Additional items may need to be cleaned that aren’t currently in your cleaning specification such as equipment, toys, books etc used in teaching. 

Work with your cleaning contractors to so they can understand when, where and how the areas of each site are going to be used so you can jointly compile the most appropriate cleaning programme. 

CPC has updated its example cleaning specification that comes as part of the suite of documentation available to use with the CPC Building Cleaning Services Framework Agreement

Deep Cleans

Consider conducting a thorough deep clean of the whole facility before opening and ensure this is mandatory after any suspected cases of COVID-19. Also consider services such as fogging, this is a whole room disinfection method which lasts for 30 days. Make sure precautions such as covering electrical equipment and disabling fire alarms are taken first.  You may also want to increase the frequency of deep cleans in your cleaning specification utilising weekends where appropriate.

Contract Changes

Ensure a written form of the new specification is produced, agree any cost implications to your existing contract and document these changes formally using a variation to contract form. CPC have produced a template Variation to Contract Form that can be adapted to reflect your requirements to assist with this.  This is can be downloaded from the Additional Documents section of the CPC Building Cleaning Services Framework page.
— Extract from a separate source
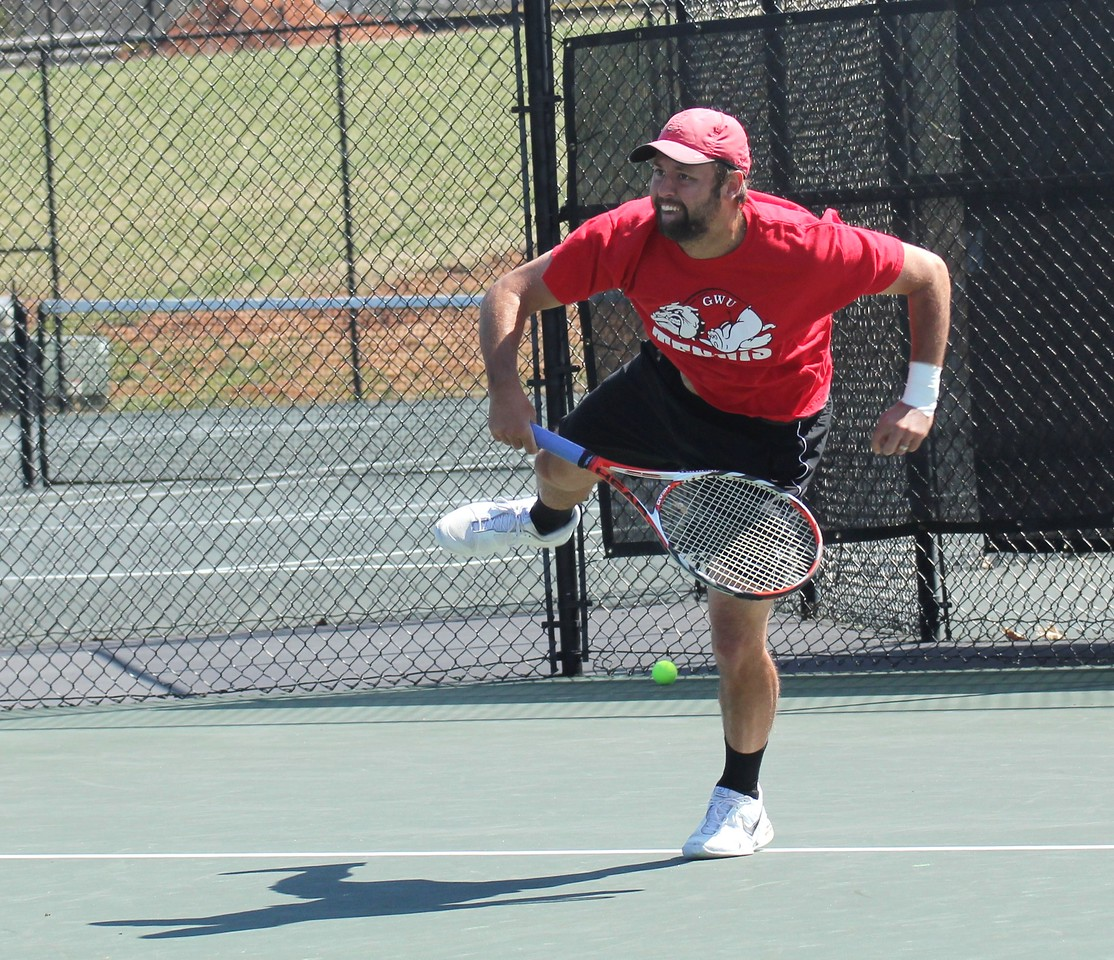Andrew Veeder serves during his match against Georgia State.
Undertake due diligence checks on your cleaning contractor

Whilst the majority of cleaning contractors will be communicating with you already about their response to cleaning during this pandemic, it pays to ask for copies of their risk assessments and staff training plans they have put in place to ensure their cleaning staff are kept safe and to keep others safe whilst carrying out their duties on your premises.
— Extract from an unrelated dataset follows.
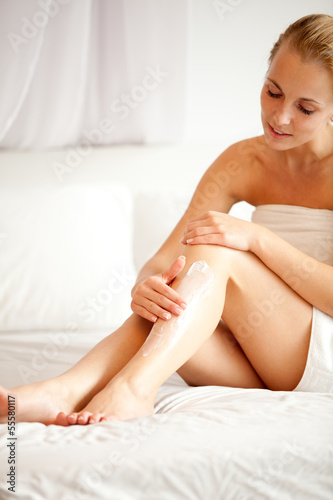 woman sitting and applying cream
CPC have contacted all the suppliers on the current CPC Building Cleaning Services framework and asked for copies of both their risk assessments and staff training procedures. They will be available on the individual supplier pages on the CPC website as they are received. 
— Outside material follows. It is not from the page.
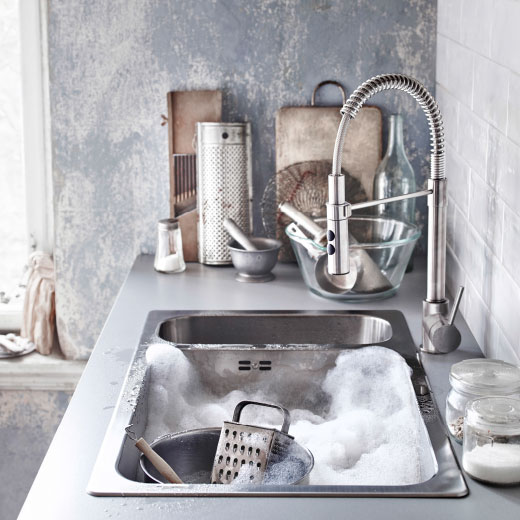 A rectangular stainless steel sink with two bowls, one large and one small, and a kitchen mixer tap with handspray.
Julius Rutherfoord & Co (one of the cleaning contractors on the CPC Building Cleaning Services Framework) has made a range of materials relating to their response to COVID-19 available as a free download from their website which may be particularly useful to those schools, academies, colleges and universities who operate an inhouse cleaning function and wish to compare their own due diligence processes against the cleaning industry.

Funding additional cleaning regimes

Increases to your cleaning specification may result in increased costs of cleaning services.  The DfE issued guidance in April 2020 on funding exceptional costs associated with COVID-19 which indicates that “increased premises related costs (including utilities and resources needed to keep the school open, such as hygiene services)” and “additional cleaning – required due to confirmed or suspected coronavirus (COVID-19) cases, in line with COVID-19: cleaning of non-healthcare settings, over and above the cost of existing cleaning arrangements, are covered by this fund.” 

The guidance states that “Funding will be available for all state-funded mainstream and special schools, and alternative provision, including:

  • primary, secondary and all through maintained schools, academies and free schools
  • 16 to 19 academies and maintained schools
  • maintained special schools
  • special academies and free schools
  • non-maintained special schools
  • pupil referral units
  • alternative provision academies and free schools
  • maintained hospital schools and academies”

Please see the DfE guidance for more information and contact the DfE directly if you have any queries.

Should you be an institution that has continued paying their cleaning contractor during the period of shutdown, you might be in a position to use this goodwill to negotiate on some of the cost implications associated with any additional cleaning requirements!